[Data excerpts]
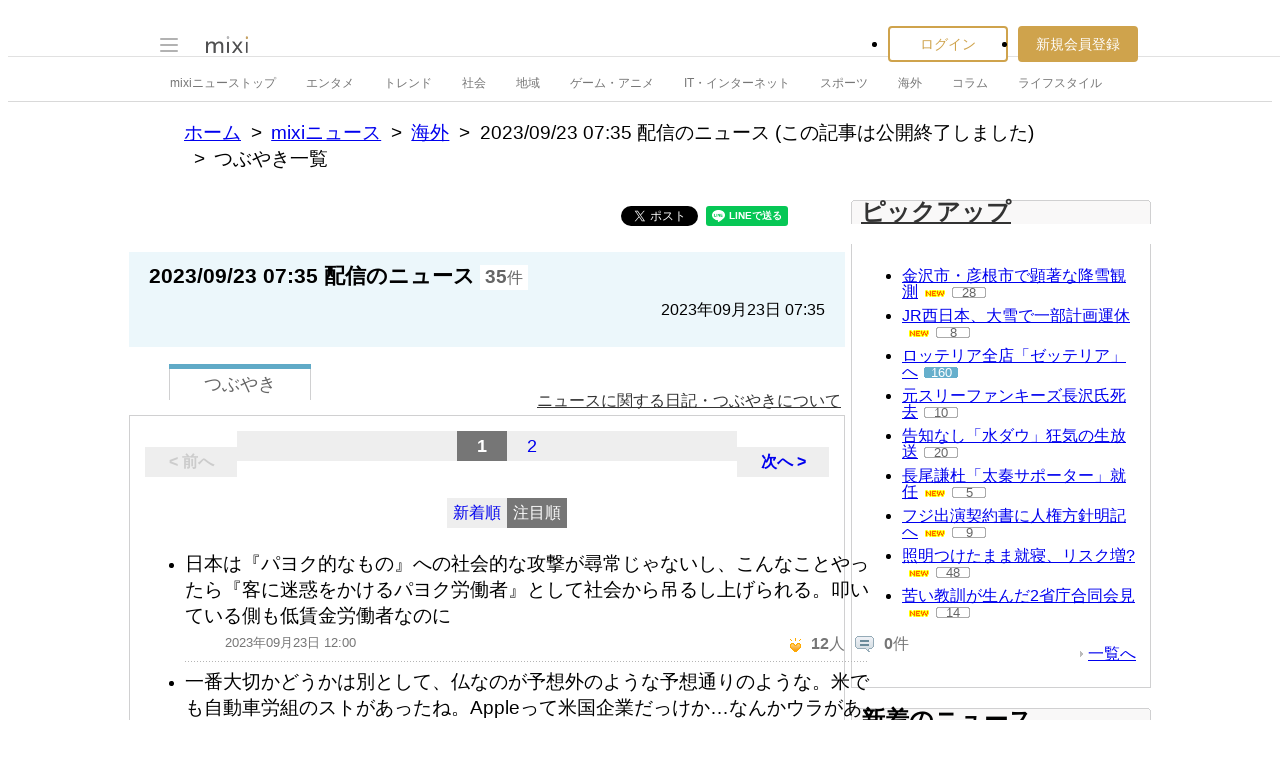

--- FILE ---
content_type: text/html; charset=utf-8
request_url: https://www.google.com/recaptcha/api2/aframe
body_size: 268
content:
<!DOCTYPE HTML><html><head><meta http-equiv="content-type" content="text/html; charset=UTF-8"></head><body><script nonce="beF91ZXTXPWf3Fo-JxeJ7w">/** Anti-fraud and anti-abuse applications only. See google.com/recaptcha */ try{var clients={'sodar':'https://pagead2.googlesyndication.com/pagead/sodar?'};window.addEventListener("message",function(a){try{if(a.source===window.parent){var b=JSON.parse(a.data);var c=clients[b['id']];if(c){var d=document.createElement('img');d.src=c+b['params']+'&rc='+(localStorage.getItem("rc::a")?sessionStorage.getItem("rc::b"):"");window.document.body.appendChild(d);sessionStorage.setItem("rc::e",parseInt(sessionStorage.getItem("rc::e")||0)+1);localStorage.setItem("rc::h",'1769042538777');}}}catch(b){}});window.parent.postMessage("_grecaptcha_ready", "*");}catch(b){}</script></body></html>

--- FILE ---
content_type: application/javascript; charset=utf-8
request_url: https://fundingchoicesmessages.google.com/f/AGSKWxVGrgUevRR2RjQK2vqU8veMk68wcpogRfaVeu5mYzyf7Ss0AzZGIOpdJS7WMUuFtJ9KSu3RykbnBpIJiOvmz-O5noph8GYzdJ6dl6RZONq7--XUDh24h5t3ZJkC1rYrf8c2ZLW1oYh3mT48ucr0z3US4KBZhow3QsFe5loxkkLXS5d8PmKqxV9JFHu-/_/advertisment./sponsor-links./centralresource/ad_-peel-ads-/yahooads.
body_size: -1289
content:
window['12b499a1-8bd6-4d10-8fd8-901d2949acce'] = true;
* * *
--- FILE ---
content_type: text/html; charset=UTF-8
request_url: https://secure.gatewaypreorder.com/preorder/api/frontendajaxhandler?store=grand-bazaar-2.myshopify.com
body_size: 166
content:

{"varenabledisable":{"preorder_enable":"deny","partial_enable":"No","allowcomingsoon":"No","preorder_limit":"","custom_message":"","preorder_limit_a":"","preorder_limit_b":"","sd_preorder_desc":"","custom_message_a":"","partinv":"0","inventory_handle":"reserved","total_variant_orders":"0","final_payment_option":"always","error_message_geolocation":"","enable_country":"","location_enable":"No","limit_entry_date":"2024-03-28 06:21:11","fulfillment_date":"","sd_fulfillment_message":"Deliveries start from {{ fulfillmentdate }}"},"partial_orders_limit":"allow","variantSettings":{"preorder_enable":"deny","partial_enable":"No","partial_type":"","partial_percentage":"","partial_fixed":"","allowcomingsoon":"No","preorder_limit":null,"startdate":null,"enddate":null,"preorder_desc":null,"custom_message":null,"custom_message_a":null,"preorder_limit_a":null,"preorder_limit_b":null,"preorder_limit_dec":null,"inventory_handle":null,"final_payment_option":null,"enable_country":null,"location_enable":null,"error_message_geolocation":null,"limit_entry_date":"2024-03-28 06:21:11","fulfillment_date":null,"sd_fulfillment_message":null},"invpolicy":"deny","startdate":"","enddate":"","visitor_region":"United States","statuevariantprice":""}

▸ EXERCISE OBJECTIVE:
Above are the records; repeat exactly the lines from the one holding "body_size: -1289" down to the one holding "window['12b499a1-8bd6-4d10-8fd8-901d2949acce'] = true;", end lines included.

▸ REPLY:
body_size: -1289
content:
window['12b499a1-8bd6-4d10-8fd8-901d2949acce'] = true;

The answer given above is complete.